In [None]:
from selenium import webdriver
from selenium.webdriver.common.by import By
from selenium.webdriver.support.ui import WebDriverWait
import csv
import time
import re

def convert_sales_volume(sales_str):
    if 'K' in sales_str:
        num = sales_str.replace('+', '').replace('K', '000')
    else:
        num = sales_str.replace('+', '')
    try:
        return int(num)
    except ValueError:
        return None  # 如果转换失败返回 None

# 设置Chrome驱动程序
driver = webdriver.Chrome()

# 打开Amazon的搜索页面
url = 'https://www.amazon.com/s?k=pet+memorial&language=en_US&crid=2XEALO4SBIQ18&sprefix=pet+memorial%2Caps%2C707&ref=nb_sb_noss_1'
driver.get(url)
wait = WebDriverWait(driver, 10)

# 打开CSV文件，准备写入
with open('amazon_pet_memorial.csv', 'w', newline='', encoding='utf-8') as file:
    writer = csv.writer(file)
    writer.writerow(["Title", "Price", "Rating", "Rating Count", "ASIN", "Monthly Sales", "Image URL", "Product URL"])

    # 循环处理每页数据
    while True:
        # 等待页面加载
        time.sleep(3)

        # 计算15秒后的时间点
        end_time = time.time() + 15

        # 滚动页面，直到时间结束
        while time.time() < end_time:
            driver.execute_script("window.scrollBy(0, 1000);")
            time.sleep(1)  # 暂停1秒以等待页面加载

        # 定位包含所有商品的大div
        container = driver.find_element(By.CLASS_NAME, 's-main-slot.s-result-list.s-search-results.sg-row')

        # 获取所有商品信息
        items = container.find_elements(By.XPATH, './/div[@data-asin]')
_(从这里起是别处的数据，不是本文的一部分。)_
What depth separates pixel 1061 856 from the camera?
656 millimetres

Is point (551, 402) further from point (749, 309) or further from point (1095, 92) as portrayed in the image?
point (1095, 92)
        for item in items:
            try:
                # 提取ASIN
                asin = item.get_attribute('data-asin')

                # 标题
                title = item.find_element(By.XPATH, './/h2/a/span').text if item.find_elements(By.XPATH, './/h2/a/span') else "N/A"

                # 价格
                price = "N/A"
                price_elements = item.find_elements(By.XPATH, './/span[@class="a-price-whole"]')
                if price_elements:
                    price_whole = price_elements[0].text.replace(',', '')
                    price_fraction = item.find_element(By.XPATH, './/span[@class="a-price-fraction"]').text
                    price = f"{price_whole}.{price_fraction}"

                # 评分
                rating = item.find_element(By.XPATH, './/i[contains(@class, "a-icon-star")]/span').get_attribute("innerHTML").split(' ')[0] if item.find_elements(By.XPATH, './/i[contains(@class, "a-icon-star")]') else "N/A"

                # 评分数量
                rating_count = item.find_element(By.XPATH, './/span[@class="a-size-base s-underline-text"]').text.replace(',', '') if item.find_elements(By.XPATH, './/span[@class="a-size-base s-underline-text"]') else "N/A"

                # 月销量
                monthly_sales_elements = item.find_elements(By.XPATH,
                                                             './/span[contains(@class, "a-color-secondary") and contains(text(), "bought in past month")]')
                monthly_sales = monthly_sales_elements[0].text if monthly_sales_elements else "N/A"
                monthly_sales_number = convert_sales_volume(re.search(r'\d+K?\+', monthly_sales).group(0)) if monthly_sales != "N/A" else "N/A"

                # 图片URL
                image_url = item.find_element(By.XPATH, './/img[@class="s-image"]').get_attribute("src") if item.find_elements(By.XPATH, './/img[@class="s-image"]') else "N/A"

                # 商品链接
                product_url = item.find_element(By.XPATH, './/h2/a').get_attribute("href") if item.find_elements(By.XPATH, './/h2/a') else "N/A"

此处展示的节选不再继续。